From: William_J_G Overington (firstname.lastname@example.org)
Date: Fri Mar 04 2011 - 04:26:21 CST
On Thursday 3 March 2011, Asmus Freytag <email@example.com> wrote:
> Common to these proposals is that they are not plain characters, but rather have elements of control or layout function and that they are not (arguably) about representing a *symbol* used in writing *text* (to paraphrase Ken's excellent recent contribution). In these cases, and similar examples, it's much harder to conceive of a way that they could be made to fit the scope of Unicode, and I've not been hesitant to express that view. :)
I suggest that a way could be found to make proposals for localizable phrases and pixel instructions fit the scope of Unicode if either of the following circumstances were to occur.
1. Private Use Area representations being used widely, either in hardware such as mobile telephones or in software apps on mobile telephones; and those messages becoming stored in Google's databases and causing confusion with other uses of Private Use Area characters.
2. A general consensus emerging that it would be for the benefit of people if such items were to become encoded proactively into regular Unicode.

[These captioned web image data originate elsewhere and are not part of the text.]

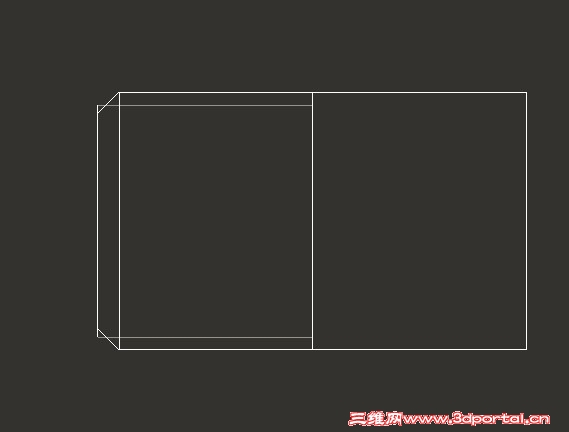 ����Ϊ0.5*0.5�����ΪD6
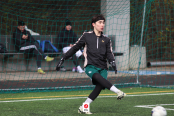 <a href="https://st.getinfootball.com/albums/1093948/67f597efbe5a8_1920.jpg" target="_blank">Download original</a>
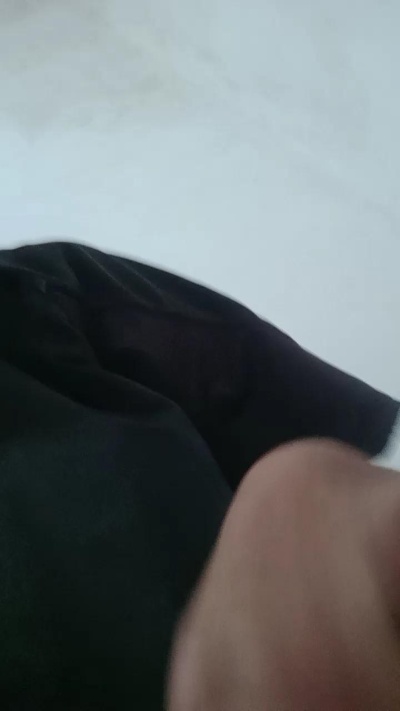 cesar3671 live cam on Cam4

There may be other circumstances.
Protective measures could be used: for example, putting all of the localizable phrases in plane 7 and having a default printable glyph for each so that if a codepoint were not localized as text (due to either user choice or the absence of a database of localized text in a language that the user selects) then a symbol could be displayed.
In relation to the pixel instructions, I produced the encoding as an item of art, in response to a statement made in a post in this thread. If the encoding gets used, then fine. However, I am not actively promoting it. However, if anyone wants to develop it then that is alright.
Since posting the encoding yesterday, I have thought that a situation might arise where the message needed to define an image is longer than the message that can be sent and thus more than one message would need to be sent to define the image. For example, if an image were to be defined using two or more twitter-length messages.
So I have added the following codes.
U+E9F1 PIXEL LAYOUT PAUSE
U+E9F2 PIXEL LAYOUT RESTART
Simply use U+E9F1 near the end of one message and U+E9F2 near the start of the next message and the image could be built up using as many messages as necessary.
I have also been thinking about adding some user-definable colours.